— DATASET EXCERPTS —
────────────────────

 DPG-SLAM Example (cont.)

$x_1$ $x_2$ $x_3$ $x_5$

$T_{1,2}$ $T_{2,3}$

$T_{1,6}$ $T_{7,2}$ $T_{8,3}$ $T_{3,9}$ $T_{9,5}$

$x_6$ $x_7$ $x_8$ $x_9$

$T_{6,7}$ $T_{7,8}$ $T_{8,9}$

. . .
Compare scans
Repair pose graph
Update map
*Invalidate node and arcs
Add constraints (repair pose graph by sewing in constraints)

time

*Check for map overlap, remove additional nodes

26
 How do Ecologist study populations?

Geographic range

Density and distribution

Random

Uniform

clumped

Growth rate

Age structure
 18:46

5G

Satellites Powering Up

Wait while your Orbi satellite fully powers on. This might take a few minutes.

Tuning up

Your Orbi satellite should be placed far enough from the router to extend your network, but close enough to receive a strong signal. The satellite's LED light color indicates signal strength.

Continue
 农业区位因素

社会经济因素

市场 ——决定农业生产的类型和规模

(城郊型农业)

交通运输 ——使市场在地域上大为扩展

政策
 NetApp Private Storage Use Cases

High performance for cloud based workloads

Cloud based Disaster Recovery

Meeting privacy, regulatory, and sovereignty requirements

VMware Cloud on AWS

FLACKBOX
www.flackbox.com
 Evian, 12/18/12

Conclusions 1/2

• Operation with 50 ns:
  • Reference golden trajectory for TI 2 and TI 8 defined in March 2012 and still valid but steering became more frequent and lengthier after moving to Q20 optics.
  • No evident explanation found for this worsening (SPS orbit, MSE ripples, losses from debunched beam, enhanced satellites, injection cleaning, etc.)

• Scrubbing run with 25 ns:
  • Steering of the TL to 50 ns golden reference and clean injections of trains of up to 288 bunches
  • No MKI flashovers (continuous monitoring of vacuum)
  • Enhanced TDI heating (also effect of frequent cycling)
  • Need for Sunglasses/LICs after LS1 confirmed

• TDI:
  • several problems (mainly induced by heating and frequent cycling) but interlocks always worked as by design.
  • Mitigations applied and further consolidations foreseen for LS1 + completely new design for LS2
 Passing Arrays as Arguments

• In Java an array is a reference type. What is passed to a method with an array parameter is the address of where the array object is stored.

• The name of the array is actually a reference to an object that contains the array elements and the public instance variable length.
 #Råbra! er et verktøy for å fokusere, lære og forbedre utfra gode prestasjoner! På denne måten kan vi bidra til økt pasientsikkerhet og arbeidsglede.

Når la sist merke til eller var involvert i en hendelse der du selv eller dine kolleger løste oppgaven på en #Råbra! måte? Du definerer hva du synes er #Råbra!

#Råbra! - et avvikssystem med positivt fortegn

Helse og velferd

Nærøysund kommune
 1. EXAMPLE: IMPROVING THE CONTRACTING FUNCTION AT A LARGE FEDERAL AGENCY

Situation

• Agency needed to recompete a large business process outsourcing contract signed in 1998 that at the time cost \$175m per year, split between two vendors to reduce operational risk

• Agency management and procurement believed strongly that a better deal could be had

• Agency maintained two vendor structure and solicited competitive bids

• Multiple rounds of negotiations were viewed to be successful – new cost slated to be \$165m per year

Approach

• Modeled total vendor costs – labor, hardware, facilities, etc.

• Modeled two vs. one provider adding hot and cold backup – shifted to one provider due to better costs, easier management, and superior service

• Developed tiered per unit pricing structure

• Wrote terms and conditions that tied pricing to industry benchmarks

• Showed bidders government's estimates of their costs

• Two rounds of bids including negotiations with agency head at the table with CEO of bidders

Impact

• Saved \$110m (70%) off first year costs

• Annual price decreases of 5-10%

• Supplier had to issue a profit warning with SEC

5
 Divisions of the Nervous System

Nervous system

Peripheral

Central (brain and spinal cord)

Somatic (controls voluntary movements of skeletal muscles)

────────────────────

— ACTION ITEM —
Please transcribe exactly the lines above from the line that has "of frequent cycling)" up to and including the line that has "Nærøysund kommune"; no other line belongs in the answer.

— SOLUTION —
  • Enhanced TDI heating (also effect of frequent cycling)
  • Need for Sunglasses/LICs after LS1 confirmed

• TDI:
  • several problems (mainly induced by heating and frequent cycling) but interlocks always worked as by design.
  • Mitigations applied and further consolidations foreseen for LS1 + completely new design for LS2
 Passing Arrays as Arguments

• In Java an array is a reference type. What is passed to a method with an array parameter is the address of where the array object is stored.

• The name of the array is actually a reference to an object that contains the array elements and the public instance variable length.
 #Råbra! er et verktøy for å fokusere, lære og forbedre utfra gode prestasjoner! På denne måten kan vi bidra til økt pasientsikkerhet og arbeidsglede.

Når la sist merke til eller var involvert i en hendelse der du selv eller dine kolleger løste oppgaven på en #Råbra! måte? Du definerer hva du synes er #Råbra!

#Råbra! - et avvikssystem med positivt fortegn

Helse og velferd

Nærøysund kommune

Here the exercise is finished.